¿La mejor casa de comidas gallega a este lado del río Iro?
Los gallegos siempre se sintieron cómodos en Cádiz. Saben ver, bajo la careta de simpatía falsa, que compartimos humedad en el esternón y la cabeza, la misma sombra entre las cejas. El Atlántico pega y deja marcas. Parecidas allí y aquí.
Otra cosa es que ellos se desahoguen para dentro, a base de silencio parlanchín y que nosotros usemos de parapeto una charla crónica que nunca dice nada. Con mucha luz o bajo nublado, las olas son parecidas y el horizonte, uno. El viento manda. Siempre pensando en salir, siempre queriendo volver. Cada vez que estuve en Galicia (y en Portugal) me pareció que había algo familiar en el paisaje, en el cielo, hasta en la gente y los sitios. Aunque, por ser sincero, nunca supe qué.
Lo que sea tiene que estar detrás de la gran tradición de gallegos en Cádiz, especialmente en lo de alimentación y hostelería. La comparten con genoveses y, sobre todo, con vascos y cántabros pero los gallegos tienen lugar propio, de honor.
Es mucho decir que un restaurante (o bar) gallego es el mejor de su especialidad en la Bahía de Cádiz pero, la verdad, tampoco hay tantos en 30 kilómetros a la redonda. Freidores con fundador galaico sí, pero locales consagrados a las más populares recetas tradicionales de aquel córner, no tantos.
Si tiene algún riesgo decirlo es en San Fernando , sede de La Gallega, nada menos. Pero hace un par de años que le salió rival. Y a La Rambla, en la calle Sopranis de Cádiz, otra institución que tan buenos ratos ha dado. Como esto de las clasificaciones es una tontería, cada uno tiene la suya y con derecho a cambiarla siete veces por semana, podemos decir alegremente que hemos descubierto el mejor sitio gallego del orbe gaditano, es decir, a este lado del río Iro pero sin cruzar el Barbate.
Se llama Embrujo Gallego y está en la avenida Almirante León Herrero de San Fernando (en la acera frente al centro comercial Plaza, cerca del parque Almirante Laulhé).

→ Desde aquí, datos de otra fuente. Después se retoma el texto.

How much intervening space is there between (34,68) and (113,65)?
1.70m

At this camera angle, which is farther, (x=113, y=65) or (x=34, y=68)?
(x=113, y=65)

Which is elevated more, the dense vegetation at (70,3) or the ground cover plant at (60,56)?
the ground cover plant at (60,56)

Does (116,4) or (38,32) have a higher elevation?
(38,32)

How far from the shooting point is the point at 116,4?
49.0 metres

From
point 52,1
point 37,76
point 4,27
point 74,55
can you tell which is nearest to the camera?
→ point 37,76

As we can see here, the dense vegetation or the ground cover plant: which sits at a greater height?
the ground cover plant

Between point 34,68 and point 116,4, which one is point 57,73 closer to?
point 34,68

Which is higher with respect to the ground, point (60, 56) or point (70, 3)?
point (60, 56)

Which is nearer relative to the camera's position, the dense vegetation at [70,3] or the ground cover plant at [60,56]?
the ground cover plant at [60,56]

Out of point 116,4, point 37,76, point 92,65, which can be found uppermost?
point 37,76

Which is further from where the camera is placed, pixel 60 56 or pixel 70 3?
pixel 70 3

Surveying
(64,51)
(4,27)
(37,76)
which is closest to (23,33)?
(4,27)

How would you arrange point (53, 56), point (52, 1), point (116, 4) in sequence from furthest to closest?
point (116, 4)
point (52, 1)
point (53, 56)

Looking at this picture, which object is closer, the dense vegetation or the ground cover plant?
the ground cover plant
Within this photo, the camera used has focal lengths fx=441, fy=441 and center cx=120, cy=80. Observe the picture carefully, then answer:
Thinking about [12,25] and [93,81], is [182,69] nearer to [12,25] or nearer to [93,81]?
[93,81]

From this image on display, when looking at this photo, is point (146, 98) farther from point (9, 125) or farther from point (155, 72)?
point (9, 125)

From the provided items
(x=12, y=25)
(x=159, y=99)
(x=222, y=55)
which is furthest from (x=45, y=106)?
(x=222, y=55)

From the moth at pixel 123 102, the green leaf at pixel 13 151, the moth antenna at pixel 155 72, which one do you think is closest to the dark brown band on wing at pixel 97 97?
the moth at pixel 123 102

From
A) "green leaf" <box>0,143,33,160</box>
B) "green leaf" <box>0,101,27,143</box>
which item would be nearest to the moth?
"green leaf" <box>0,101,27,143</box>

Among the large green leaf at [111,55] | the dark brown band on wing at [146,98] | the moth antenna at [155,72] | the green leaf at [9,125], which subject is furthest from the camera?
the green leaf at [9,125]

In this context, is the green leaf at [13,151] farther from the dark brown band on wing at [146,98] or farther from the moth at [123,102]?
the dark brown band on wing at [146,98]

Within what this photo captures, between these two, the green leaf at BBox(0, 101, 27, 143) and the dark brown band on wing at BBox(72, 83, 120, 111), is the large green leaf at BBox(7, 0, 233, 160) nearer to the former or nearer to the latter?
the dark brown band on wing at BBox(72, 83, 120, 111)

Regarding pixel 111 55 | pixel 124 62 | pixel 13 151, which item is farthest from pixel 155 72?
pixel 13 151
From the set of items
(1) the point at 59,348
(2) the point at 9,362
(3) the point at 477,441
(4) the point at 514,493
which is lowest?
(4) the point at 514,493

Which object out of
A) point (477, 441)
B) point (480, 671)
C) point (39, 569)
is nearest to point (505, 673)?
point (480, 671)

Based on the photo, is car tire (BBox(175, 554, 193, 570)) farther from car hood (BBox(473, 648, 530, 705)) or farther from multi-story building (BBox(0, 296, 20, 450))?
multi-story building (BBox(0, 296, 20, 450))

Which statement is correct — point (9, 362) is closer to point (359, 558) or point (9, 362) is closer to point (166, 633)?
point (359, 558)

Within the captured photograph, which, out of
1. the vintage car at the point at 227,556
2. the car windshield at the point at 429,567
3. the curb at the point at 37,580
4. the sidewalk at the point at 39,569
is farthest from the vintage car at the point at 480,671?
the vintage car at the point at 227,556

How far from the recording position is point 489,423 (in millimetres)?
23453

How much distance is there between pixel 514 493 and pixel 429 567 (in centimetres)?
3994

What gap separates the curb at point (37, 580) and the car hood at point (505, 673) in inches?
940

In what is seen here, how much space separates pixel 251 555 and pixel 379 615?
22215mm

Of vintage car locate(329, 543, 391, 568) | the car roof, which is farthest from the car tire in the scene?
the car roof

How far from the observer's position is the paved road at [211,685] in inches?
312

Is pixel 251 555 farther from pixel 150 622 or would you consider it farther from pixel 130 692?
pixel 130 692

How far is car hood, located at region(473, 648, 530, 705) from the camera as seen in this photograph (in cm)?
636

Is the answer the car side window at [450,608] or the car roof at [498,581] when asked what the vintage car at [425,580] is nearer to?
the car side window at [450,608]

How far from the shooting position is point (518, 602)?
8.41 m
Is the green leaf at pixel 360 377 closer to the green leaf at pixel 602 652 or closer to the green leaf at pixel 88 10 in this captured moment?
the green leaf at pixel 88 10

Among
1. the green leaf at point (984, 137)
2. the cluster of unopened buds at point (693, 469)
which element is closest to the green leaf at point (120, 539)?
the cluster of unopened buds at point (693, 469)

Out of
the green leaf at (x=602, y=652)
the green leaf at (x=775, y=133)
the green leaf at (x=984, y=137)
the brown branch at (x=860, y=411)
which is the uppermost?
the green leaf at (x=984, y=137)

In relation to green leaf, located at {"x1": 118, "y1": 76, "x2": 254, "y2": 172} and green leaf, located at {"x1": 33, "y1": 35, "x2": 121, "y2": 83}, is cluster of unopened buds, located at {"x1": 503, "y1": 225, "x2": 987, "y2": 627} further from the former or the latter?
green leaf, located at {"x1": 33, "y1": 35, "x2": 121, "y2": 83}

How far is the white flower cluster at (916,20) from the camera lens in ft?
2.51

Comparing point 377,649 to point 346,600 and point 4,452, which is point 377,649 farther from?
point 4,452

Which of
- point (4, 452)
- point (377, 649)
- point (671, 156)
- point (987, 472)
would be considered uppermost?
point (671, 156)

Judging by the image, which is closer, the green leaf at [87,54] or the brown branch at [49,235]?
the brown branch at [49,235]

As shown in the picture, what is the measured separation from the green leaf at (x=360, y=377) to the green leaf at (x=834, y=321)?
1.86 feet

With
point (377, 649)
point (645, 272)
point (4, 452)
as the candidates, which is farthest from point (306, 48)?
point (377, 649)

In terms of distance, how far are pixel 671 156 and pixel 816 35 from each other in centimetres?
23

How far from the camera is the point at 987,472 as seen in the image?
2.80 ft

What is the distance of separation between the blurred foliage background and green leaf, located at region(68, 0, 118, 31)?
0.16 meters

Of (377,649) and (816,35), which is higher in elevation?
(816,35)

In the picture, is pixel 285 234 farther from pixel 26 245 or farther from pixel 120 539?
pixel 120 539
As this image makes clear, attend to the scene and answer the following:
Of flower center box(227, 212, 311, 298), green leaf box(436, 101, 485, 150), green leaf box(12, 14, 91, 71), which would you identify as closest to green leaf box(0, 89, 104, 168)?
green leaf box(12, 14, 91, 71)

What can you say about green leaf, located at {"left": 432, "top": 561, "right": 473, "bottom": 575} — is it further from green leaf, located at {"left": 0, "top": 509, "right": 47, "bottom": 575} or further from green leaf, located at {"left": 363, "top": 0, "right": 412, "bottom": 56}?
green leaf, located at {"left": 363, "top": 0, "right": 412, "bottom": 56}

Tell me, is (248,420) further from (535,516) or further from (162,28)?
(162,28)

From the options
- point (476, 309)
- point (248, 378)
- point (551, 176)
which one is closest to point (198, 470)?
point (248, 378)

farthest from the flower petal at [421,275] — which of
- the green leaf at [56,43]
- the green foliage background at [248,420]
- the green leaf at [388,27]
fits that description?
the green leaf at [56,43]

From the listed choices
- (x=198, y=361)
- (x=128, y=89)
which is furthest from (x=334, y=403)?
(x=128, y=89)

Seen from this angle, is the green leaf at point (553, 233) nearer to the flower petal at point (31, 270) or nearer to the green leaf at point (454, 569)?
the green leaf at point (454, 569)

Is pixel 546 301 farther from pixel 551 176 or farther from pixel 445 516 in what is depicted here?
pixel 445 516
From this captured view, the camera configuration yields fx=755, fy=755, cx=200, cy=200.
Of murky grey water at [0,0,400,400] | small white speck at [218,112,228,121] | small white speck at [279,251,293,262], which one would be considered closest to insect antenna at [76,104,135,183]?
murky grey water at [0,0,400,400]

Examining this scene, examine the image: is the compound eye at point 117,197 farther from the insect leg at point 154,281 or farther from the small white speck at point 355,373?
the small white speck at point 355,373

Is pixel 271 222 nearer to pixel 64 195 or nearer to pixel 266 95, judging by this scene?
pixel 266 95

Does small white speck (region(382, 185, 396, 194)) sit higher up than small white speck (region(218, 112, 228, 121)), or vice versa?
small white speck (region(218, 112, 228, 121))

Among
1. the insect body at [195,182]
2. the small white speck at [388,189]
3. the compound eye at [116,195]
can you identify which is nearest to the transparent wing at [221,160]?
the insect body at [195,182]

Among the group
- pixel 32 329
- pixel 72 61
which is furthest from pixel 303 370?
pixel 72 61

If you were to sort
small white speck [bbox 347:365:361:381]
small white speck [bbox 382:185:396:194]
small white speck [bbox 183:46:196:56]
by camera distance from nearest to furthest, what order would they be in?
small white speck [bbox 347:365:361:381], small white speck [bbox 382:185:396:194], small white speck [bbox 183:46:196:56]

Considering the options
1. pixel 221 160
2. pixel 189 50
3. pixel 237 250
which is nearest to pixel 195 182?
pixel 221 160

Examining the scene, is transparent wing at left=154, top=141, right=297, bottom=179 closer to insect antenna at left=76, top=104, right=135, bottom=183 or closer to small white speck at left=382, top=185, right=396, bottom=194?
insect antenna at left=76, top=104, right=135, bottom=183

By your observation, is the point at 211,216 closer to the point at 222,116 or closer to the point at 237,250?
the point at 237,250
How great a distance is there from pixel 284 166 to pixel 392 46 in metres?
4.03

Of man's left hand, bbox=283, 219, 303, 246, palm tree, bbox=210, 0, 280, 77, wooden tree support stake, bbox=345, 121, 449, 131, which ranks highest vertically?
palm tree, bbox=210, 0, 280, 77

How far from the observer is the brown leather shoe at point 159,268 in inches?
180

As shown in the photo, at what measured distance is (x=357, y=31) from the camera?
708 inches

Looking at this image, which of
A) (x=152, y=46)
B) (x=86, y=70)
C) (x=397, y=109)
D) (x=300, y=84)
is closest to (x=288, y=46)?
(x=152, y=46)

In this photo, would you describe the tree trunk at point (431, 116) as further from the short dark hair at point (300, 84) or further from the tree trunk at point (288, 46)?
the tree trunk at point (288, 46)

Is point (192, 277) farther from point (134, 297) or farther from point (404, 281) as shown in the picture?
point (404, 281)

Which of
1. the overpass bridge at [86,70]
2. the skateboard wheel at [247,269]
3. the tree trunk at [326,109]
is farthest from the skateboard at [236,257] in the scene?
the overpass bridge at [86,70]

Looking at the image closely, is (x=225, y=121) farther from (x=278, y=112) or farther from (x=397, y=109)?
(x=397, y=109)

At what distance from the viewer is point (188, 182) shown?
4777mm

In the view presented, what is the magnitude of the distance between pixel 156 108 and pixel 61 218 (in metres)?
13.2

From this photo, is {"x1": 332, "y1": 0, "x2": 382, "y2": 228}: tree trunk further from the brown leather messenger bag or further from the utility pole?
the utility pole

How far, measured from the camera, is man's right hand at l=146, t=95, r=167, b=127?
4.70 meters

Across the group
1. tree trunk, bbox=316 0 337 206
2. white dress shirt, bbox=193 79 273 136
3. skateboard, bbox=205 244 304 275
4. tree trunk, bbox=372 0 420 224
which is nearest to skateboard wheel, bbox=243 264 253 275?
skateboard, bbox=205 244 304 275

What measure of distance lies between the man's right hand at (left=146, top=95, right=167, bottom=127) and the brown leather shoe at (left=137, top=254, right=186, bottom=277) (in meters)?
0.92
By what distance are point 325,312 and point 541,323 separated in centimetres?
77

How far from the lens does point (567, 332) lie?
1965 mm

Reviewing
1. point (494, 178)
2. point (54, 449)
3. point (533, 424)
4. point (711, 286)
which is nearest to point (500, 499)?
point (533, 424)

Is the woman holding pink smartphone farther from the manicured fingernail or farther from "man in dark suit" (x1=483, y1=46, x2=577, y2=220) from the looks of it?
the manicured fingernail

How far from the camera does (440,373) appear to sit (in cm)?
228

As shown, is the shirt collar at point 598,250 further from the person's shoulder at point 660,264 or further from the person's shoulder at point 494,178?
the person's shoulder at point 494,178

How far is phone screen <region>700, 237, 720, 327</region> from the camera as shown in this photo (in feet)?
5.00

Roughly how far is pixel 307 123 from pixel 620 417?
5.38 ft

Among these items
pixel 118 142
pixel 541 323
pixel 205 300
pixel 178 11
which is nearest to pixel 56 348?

El local es peculiar , por zonas parece más pub irlandés que restaurante. El mobiliario es raro, gracioso. No se sabe si algunas mesas, y taburetes son bajos o altos. Muy propio del tópico gallego. No es muy bonito ni puñeteira falta que le hace porque empezamos a pedir cosas y a volar figuradamente en la escoba de las meigas que están por las paredes. Navajas, el inevitable pulpo, buey de mar, hasta percebes, siempre que lo permitan temporadas y suministro fiable. Siempre asequible. Empanadas regias y recias, croquetas verité, todo entre riquísimo y sublime, todo verdad.
Pero mención cum laude para una ternera asada tan blanca y delicada, tan suave, que al dar una palmada fuerte cerca del plato se deshacía en hebras. Y una a una se ponían en fila para tirarse al plato, desde el borde, con la cadencia de las fichas de dominó, en plan nadadoras de Esther Williams. Sólo que les esperaba una exquisita salsa en vez de agua clorada. También apreciable el rotí.
Cumbre de la experiencia son las patatas fritas que acompañan. Cuando, los que íbamos, probamos una, sólo la primera, dijimos «a este sitio tenemos que volver como sea, cuando sea, por lo que sea».
Elegidas, recién cortadas y fritas en aceite mucho más limpio que la mayoría de nuestras almas. Si consideras que éste es un detalle menor, es que no sabes lo que es comer en la calle ni dónde estás de pie. Unas papas así son infrecuentes cuando no insólitas.
Ni en los restaurantes bien (porque no quieren) ni en los mal (porque no quieren o saben o pueden). Si te ponen unas patatas fritas así de bien hechas te demuestran, sin pretenderlo, que todo lo hacen bien, o lo intentan. Que todo les importa . Que nada de lo que sacan de la cocina les da igual por prisa, chapuza o descuento.
Tiene estética de casa de comidas clásica y empezó a llenarse a los tres días de abrir. No ha parado. Lógico. Nada de creatividad. Ni ganas. Hoy no toca. Tradición en vena, producto estupendo aliñado con especias como sencillez y memoria.